-------- Selected extract
# More SQL Tools

In [1]:
import pandas as pd
import sqlite3
import pandasql

![sql](sql-logo.jpg)

## Agenda

SWBAT:

- Use `GROUP BY` for SQL queries of aggregates;
- Use `CASE WHEN` as an "if" in more complex SQL queries;
- Construct SQL queries that involve subqueries;
- Connect SQL with `pandas`;
- Describe various dialects of SQL;
- Describe PostgreSQL as a more sophisticated alternative to SQLite;

In [2]:
cur = sqlite3.connect('flights.db').cursor()

## Grouping statements

Combine `SELECT` and `GROUP BY` when you want *aggregates* by values

`SELECT` `COUNT`, `MIN(x)`, `MAX(x)`, `SUM(x)`, etc.

`GROUP BY x`

**Task**<br>
- Which countries have the highest numbers of active airlines? Return the top 25.

In [19]:
cur.execute(
"""
SELECT COUNT() num, country
FROM airlines
WHERE active='Y'
GROUP BY country
ORDER BY num DESC
LIMIT 25
"""
).fetchall()

[(141, 'United States'),
 (72, 'Russia'),
 (40, 'United Kingdom'),
 (37, 'Germany'),
 (34, 'Canada'),
 (26, 'Australia'),
 (25, 'China'),
 (24, 'Spain'),
 (23, 'Brazil'),
 (22, 'France'),
 (19, 'Japan'),
 (18, 'Italy'),
 (17, 'Indonesia'),
 (17, 'India'),
 (16, 'Turkey'),
 (16, 'Thailand'),
 (15, 'Sweden'),
 (14, 'Switzerland'),
 (13, 'Ukraine'),
 (13, 'Portugal'),
 (12, 'Mexico'),
 (12, 'Finland'),
 (12, 'Egypt'),
 (12, 'Austria'),
 (11, 'Peru')]

**Exercise**:
- Which countries have the highest numbers of inactive airlines? Return all the countries that have more than 10.
----------------
Quote the SQL notebook word for word from "## Grouping statements" to "the top 25.". The records have nothing to do with the SQL notebook.
-------- Data listing
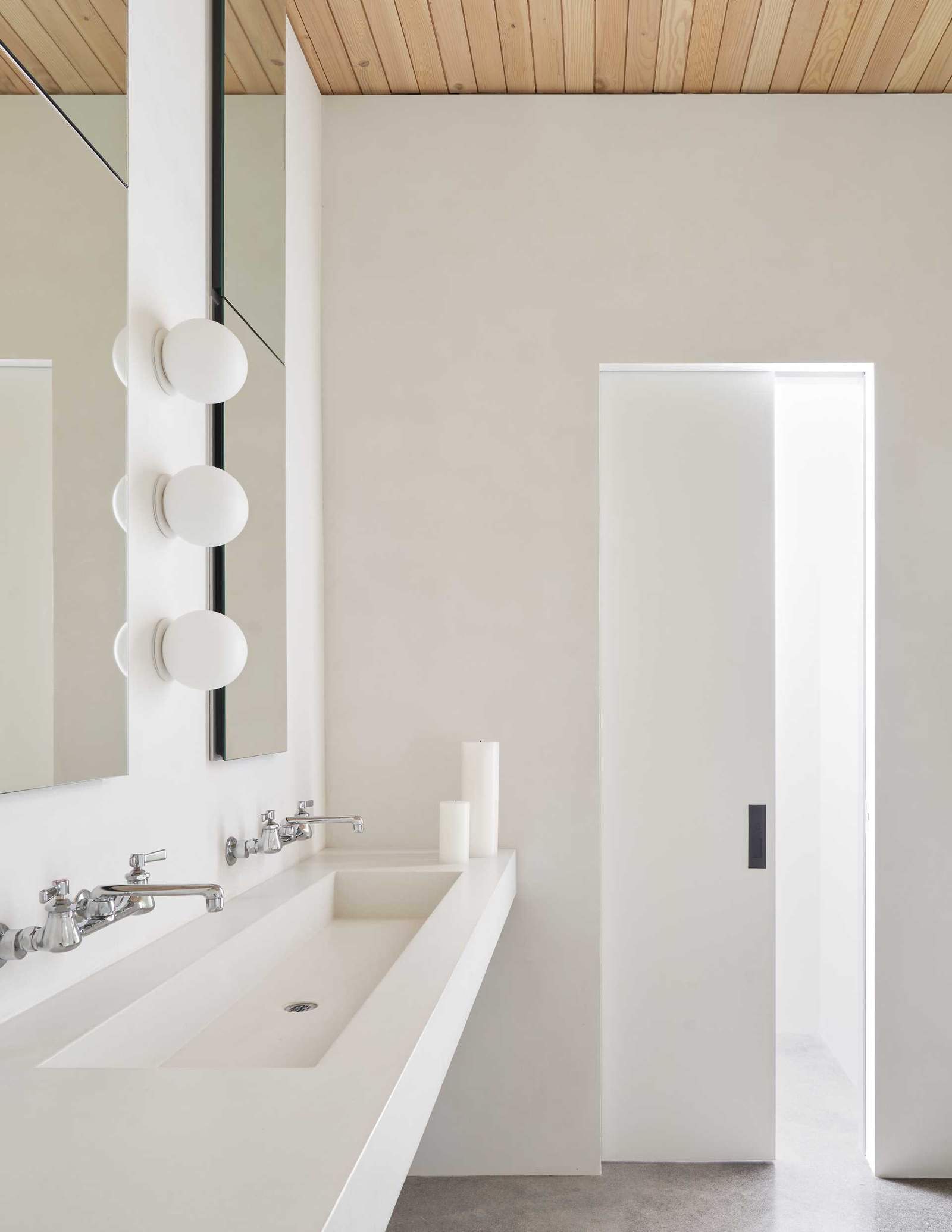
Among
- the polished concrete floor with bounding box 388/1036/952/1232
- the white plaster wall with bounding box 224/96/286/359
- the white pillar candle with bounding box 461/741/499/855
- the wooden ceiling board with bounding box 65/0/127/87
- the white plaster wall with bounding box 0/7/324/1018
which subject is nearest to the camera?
----------------
-------- Data listing
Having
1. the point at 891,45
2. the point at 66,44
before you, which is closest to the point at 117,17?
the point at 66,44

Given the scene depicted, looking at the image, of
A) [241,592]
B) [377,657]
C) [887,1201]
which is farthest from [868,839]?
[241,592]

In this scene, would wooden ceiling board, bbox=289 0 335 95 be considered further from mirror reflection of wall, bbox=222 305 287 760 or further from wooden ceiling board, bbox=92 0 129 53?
----------------
Response for this exercise:
## Grouping statements

Combine `SELECT` and `GROUP BY` when you want *aggregates* by values

`SELECT` `COUNT`, `MIN(x)`, `MAX(x)`, `SUM(x)`, etc.

`GROUP BY x`

**Task**<br>
- Which countries have the highest numbers of active airlines? Return the top 25.